How the time adjustment factor works.

Discussion of chess software programming and technical issues.

Moderator: Ras

User avatar
Don
Posts: 5106
Joined: Tue Apr 29, 2008 4:27 pm

How the time adjustment factor works.

Post by Don »

I have received private requests on how my time adjustment factor works in my tester.

So I'm going to try to answer it here with this post. This is for the benefit of those who believe it may be of some use, not to generate more controversy. I'm going to give some details on how I implemented it.

For years it has been known that chess skill in computer chess programs is almost linear with the log of the time. For instance each doubling in speed gives an (almost) constant factor of ELO improvement.
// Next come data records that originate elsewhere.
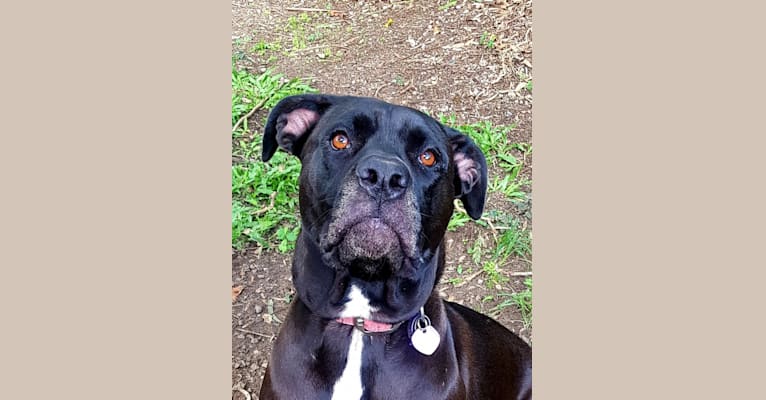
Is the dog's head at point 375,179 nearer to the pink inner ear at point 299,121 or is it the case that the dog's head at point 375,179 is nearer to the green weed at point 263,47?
the pink inner ear at point 299,121

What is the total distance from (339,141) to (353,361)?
3.11 feet

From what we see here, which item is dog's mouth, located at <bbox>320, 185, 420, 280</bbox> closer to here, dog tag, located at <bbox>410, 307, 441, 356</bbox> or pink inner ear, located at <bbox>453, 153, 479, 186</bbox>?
dog tag, located at <bbox>410, 307, 441, 356</bbox>

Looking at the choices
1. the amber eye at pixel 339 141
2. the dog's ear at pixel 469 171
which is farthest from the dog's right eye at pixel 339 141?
the dog's ear at pixel 469 171

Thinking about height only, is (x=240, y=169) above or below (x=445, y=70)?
below

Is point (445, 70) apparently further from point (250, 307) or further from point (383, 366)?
point (383, 366)

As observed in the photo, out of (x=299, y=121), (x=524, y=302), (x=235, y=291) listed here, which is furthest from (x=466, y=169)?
(x=235, y=291)

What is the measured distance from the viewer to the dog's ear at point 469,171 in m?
3.06

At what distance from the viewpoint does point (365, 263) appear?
2627 millimetres

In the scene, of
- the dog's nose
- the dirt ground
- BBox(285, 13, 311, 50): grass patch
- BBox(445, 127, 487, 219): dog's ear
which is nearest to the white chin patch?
the dog's nose

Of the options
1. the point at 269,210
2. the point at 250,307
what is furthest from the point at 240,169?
the point at 250,307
A few months ago, H. G. Muller posted the basic formula which is ELO = K * ln(time). He used 100 as his example constant, which is like saying each doubling is worth almost 70 ELO of improvement.

So I incorporated this formula into my autotester. When running fixed depth games, one would like to know at a glance which program is really stronger and by how much. Of course as Bob Hyatt points out the most direct way is to run time control games. I have no argument with this and it works perfectly. But many testers are interested in isolating the algorithm from the implementation. For instance if you improve mobility with an expensive calculation, one might want to understand the relationship between the quality improvement and the extra time involved.

In my tester, I can configure this constant. But to make the constant
represent the amount of elo improvement per doubling - (which I find
more convenient to think about) you have to multiply it by 1 / log(2)
or 1.44269504088896. So if you believe each doubling is worth 100 ELO
points, then K should be 100 * 1.442695...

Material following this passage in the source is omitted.